Precious is the name of the main character, played by Gabourey Sidibe. Rarely does a film tackle so many issues at one time. With this movie, you find yourself confronted with a girl whose life seems to have the worst imaginable things thrown at it at once. She is habitually raped by her own father. Her mother is not only aware of it, but even encourages it. Precious is pregnant with her second child from her father. The first child is mentally handicapped, a product of the incestuous violation. She is verbally, emotionally, and physically abused by her mother. Precious is uneducated and illiterate. She then learns that her drug addict father passed HIV to her. In other words, every bad thing seems to happen to Precious. Yet Precious battles through it all, leaving the audience emotionally drained and heavy. The neighborhood of Harlem is portrayed as a hard environment with very little room for light and hope. Precious appears to find hope nonetheless.
If Precious represents all the unlikely tragedies befalling one person, then A Serious Man represents all the common and mundane falling upon one man at one time. Save for the uniquely Jewish themes of the movie, this is a movie of mundane things building up and troubling a man no matter what his ethnicity. It equally touches the viewer in an emotional way, though in a different manner. The movie tells the story of Larry, a professor at a Jewish college in Minnesota.
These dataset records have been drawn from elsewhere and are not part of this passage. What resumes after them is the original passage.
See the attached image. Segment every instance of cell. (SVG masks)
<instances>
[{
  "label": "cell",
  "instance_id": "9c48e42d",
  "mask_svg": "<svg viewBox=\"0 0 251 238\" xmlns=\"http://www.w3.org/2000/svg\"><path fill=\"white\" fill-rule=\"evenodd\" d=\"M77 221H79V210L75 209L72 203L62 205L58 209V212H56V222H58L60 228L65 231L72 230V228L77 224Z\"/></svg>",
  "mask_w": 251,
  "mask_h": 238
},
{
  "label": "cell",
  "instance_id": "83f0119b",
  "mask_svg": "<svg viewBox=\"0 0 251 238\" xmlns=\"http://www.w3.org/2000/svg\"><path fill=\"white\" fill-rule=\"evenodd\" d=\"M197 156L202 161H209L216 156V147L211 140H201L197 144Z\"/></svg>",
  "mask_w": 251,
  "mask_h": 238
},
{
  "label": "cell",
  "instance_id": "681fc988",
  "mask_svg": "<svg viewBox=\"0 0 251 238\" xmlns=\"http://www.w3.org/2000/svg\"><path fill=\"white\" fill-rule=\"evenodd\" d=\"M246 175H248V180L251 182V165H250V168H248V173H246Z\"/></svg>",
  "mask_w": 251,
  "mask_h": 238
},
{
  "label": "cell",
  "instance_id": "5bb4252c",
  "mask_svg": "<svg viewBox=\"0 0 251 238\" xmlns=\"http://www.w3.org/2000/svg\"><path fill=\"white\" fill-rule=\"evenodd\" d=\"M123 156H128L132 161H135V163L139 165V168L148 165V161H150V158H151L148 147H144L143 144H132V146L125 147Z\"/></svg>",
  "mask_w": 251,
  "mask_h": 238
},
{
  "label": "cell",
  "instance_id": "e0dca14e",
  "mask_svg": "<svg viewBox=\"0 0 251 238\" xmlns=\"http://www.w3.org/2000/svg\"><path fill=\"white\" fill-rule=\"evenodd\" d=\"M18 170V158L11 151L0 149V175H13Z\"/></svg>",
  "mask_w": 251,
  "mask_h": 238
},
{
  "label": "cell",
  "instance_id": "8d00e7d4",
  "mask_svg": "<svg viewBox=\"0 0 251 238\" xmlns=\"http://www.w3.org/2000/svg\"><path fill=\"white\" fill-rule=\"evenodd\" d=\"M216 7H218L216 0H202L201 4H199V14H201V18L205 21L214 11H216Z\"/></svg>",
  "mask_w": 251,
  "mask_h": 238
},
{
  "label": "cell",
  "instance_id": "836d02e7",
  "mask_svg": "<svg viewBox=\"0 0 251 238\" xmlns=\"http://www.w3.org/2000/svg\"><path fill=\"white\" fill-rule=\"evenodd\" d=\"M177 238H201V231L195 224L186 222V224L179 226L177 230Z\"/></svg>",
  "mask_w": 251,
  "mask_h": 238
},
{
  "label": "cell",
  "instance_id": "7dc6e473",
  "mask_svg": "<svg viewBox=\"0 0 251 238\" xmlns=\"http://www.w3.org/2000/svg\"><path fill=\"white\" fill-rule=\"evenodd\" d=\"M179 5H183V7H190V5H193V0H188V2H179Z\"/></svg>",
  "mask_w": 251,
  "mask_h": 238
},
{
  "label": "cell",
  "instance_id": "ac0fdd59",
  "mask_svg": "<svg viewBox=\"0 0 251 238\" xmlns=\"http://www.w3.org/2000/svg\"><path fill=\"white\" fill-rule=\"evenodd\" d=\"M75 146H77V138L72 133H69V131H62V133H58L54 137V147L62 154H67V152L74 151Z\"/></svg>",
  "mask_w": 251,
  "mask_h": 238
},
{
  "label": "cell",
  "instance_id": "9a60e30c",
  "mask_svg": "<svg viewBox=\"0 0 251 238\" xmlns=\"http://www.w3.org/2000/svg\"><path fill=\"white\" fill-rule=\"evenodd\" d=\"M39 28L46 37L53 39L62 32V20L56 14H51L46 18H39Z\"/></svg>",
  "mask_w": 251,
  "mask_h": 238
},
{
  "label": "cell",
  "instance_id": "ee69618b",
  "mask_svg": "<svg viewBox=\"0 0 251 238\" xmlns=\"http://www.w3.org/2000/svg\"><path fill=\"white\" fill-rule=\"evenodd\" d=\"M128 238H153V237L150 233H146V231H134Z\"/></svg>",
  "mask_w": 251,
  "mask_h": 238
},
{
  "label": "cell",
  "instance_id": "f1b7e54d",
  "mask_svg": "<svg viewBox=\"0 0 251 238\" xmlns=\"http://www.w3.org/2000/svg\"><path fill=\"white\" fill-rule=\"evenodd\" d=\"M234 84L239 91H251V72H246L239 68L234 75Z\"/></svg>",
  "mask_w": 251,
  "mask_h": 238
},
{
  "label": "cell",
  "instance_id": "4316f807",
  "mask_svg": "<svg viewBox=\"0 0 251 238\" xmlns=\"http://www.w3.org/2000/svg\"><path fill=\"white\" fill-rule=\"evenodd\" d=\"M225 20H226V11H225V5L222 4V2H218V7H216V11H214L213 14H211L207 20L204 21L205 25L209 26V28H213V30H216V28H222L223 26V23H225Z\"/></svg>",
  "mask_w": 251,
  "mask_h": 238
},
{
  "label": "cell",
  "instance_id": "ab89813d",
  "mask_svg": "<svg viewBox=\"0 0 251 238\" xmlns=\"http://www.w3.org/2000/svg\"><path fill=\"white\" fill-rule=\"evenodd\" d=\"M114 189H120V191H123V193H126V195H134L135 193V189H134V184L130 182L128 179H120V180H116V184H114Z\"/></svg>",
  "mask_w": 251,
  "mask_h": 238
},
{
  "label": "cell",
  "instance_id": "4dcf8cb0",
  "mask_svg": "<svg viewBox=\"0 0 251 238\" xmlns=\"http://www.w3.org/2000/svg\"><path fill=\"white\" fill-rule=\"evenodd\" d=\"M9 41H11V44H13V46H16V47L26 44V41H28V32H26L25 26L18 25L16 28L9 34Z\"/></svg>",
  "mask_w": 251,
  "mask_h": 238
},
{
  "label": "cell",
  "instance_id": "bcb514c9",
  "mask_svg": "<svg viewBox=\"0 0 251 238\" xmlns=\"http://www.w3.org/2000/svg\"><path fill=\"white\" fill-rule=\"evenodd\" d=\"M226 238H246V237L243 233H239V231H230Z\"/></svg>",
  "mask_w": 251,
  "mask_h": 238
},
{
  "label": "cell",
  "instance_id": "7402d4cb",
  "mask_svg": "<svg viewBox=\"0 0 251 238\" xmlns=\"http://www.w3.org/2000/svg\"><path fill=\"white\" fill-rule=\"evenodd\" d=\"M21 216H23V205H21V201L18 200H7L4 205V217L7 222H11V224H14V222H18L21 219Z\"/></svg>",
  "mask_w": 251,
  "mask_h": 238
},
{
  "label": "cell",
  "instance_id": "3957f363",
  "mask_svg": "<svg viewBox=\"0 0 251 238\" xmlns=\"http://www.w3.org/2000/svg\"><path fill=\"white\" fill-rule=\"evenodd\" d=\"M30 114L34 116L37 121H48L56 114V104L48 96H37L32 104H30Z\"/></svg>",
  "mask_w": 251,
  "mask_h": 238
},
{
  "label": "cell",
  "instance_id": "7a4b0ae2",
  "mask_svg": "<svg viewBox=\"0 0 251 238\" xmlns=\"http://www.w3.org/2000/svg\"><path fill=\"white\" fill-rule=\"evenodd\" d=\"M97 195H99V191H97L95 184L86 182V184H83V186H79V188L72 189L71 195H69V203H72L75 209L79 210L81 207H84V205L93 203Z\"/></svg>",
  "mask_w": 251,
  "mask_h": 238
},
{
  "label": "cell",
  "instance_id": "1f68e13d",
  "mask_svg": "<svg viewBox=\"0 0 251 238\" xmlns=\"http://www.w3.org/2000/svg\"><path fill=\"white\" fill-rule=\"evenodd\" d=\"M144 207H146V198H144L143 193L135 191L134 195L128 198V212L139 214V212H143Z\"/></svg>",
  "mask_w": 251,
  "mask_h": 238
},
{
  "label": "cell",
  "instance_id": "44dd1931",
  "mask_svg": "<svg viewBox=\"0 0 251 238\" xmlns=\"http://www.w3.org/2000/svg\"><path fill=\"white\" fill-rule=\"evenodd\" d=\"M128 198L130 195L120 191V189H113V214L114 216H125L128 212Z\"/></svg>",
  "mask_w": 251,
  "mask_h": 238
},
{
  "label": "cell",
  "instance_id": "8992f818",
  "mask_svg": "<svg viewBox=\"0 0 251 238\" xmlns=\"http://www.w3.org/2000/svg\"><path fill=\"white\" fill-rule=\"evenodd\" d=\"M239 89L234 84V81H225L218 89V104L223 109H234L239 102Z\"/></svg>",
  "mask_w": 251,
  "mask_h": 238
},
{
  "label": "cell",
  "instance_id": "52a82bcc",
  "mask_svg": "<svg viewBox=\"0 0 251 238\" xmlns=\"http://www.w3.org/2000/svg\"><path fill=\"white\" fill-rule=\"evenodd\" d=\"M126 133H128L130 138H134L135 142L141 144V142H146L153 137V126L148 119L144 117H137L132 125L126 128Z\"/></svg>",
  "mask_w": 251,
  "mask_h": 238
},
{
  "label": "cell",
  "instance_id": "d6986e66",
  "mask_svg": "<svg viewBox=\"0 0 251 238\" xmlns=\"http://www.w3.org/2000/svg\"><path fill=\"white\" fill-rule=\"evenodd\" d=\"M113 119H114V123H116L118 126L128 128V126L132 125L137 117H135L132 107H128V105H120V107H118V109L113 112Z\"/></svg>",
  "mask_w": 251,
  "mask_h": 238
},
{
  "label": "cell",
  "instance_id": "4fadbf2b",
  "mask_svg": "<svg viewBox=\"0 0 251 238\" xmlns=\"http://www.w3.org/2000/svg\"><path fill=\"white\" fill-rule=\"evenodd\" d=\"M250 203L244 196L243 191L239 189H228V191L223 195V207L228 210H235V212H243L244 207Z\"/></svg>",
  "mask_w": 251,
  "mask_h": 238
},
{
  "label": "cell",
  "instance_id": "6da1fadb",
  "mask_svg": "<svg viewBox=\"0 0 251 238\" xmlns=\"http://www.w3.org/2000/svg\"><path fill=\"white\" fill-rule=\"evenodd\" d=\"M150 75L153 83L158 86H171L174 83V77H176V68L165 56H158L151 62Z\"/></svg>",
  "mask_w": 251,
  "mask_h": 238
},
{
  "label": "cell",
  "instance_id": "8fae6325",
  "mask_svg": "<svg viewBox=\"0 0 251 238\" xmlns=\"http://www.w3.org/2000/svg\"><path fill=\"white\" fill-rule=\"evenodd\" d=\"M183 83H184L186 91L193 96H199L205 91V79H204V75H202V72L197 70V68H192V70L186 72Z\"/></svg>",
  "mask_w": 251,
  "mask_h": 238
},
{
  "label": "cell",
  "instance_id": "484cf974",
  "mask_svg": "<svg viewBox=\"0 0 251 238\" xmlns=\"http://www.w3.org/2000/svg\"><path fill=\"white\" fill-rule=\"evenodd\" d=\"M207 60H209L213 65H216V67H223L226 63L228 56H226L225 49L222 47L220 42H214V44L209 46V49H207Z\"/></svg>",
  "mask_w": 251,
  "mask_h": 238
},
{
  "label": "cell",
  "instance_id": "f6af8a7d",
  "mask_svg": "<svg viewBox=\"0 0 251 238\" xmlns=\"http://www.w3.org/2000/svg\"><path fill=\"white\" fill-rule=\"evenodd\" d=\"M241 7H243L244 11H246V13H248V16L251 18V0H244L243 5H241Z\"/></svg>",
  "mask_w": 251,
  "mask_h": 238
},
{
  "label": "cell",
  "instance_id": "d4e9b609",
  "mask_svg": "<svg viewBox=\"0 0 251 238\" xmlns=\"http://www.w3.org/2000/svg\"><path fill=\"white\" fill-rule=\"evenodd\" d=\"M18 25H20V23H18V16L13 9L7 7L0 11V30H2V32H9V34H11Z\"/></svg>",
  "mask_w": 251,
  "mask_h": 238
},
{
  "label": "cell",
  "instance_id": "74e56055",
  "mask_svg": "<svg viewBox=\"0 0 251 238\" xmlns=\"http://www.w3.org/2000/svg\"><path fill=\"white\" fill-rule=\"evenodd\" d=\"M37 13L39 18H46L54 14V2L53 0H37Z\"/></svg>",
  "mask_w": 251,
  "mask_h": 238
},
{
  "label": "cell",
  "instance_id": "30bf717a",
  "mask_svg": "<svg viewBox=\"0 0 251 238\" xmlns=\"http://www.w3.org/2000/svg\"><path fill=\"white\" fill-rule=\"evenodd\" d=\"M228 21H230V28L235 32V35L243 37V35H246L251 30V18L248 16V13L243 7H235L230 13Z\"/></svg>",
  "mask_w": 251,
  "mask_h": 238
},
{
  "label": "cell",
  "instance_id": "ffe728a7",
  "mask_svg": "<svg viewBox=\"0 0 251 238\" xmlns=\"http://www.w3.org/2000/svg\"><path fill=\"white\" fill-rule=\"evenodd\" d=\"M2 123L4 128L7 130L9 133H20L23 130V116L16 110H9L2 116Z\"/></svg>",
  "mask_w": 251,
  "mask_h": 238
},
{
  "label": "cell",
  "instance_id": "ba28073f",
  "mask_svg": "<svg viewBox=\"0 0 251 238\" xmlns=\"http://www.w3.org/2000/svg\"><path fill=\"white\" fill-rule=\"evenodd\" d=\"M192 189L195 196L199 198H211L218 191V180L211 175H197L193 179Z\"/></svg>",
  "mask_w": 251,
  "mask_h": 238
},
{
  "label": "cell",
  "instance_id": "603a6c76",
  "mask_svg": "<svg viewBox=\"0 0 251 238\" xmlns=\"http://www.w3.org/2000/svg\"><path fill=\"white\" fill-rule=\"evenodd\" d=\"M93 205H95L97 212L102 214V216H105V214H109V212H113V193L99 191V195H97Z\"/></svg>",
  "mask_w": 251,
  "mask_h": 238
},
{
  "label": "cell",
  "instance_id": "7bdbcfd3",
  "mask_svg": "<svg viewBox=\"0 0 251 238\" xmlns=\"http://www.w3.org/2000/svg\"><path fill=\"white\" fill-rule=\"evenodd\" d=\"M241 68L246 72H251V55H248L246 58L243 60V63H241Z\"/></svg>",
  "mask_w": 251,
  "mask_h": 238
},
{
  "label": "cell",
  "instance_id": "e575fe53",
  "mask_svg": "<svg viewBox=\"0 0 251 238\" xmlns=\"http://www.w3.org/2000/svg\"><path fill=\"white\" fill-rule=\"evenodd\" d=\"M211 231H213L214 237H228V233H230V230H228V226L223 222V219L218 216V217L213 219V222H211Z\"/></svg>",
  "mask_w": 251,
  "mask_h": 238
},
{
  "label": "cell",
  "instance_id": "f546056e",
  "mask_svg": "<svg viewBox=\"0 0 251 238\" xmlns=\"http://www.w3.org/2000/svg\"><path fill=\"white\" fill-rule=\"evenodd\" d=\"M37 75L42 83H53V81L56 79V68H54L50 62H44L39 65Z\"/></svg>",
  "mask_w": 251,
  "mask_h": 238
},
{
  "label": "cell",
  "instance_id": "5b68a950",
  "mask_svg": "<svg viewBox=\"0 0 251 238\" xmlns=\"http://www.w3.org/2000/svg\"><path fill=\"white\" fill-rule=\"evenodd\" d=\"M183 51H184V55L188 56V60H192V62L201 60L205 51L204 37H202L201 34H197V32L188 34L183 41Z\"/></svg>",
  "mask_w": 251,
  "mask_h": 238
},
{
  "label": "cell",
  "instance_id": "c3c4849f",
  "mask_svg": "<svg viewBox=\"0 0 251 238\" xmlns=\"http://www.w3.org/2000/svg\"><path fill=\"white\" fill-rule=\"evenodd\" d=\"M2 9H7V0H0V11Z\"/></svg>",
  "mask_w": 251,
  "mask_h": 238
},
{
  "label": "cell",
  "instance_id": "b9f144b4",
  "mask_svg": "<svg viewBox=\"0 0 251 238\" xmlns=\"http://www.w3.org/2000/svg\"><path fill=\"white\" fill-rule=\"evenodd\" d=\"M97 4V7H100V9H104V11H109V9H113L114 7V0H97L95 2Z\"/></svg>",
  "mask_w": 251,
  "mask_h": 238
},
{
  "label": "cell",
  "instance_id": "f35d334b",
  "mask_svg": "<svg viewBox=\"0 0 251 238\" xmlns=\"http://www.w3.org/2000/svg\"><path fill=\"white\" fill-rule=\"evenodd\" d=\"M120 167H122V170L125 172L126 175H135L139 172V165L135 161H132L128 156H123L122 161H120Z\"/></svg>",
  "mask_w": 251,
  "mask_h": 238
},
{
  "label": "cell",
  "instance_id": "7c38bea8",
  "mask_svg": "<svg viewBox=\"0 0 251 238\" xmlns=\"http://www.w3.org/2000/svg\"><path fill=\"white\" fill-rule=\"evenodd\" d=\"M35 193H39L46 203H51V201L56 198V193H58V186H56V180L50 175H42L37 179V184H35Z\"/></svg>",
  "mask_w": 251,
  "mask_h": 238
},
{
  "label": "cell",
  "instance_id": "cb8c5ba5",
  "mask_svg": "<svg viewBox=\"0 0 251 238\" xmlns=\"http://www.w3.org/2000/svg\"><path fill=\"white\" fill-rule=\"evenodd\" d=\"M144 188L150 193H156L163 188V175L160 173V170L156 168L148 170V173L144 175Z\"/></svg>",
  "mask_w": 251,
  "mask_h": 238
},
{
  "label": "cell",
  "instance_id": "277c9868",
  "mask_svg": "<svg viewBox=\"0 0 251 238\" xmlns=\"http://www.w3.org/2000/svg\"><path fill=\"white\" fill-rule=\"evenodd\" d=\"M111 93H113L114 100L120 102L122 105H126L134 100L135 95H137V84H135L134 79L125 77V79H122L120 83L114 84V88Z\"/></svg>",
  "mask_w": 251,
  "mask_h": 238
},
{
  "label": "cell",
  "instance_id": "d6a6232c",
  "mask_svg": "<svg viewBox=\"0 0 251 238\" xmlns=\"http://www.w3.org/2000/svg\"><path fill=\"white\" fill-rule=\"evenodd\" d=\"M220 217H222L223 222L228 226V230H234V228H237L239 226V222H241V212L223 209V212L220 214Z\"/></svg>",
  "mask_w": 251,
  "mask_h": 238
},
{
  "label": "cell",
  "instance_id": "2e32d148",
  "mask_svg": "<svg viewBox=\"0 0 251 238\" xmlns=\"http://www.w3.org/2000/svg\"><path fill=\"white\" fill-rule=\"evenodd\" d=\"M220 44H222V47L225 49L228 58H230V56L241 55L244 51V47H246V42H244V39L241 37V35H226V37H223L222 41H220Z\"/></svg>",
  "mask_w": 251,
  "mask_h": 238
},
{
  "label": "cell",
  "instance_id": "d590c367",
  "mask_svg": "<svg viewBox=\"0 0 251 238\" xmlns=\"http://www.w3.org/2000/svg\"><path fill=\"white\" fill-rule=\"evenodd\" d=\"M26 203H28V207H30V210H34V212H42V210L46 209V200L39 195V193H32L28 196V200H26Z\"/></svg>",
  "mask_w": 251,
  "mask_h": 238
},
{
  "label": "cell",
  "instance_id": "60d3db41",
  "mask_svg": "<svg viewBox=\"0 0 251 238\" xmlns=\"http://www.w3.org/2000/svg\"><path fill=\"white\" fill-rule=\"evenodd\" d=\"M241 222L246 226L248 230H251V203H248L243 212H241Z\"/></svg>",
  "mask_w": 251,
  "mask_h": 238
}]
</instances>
His wife leaves him for a male friend, his daughter steals money from him, and his son smokes too much marijuana. He moves into a motel with his brother. A former student bribes him for a passing grade, his tenure is placed in jeopardy with anonymous defamatory letters about him sent to the committee, and he enters deeper into a state of detachment and brooding.
With satellite TV, you can watch these and the other eight movies nominated for Best Picture at the 2010 Academy Awards. While a theater will offer you stadium seating and overpriced drinks and candy, satellite TV will deliver the movies to you as you eat a home-cooked meal in your favorite recliner.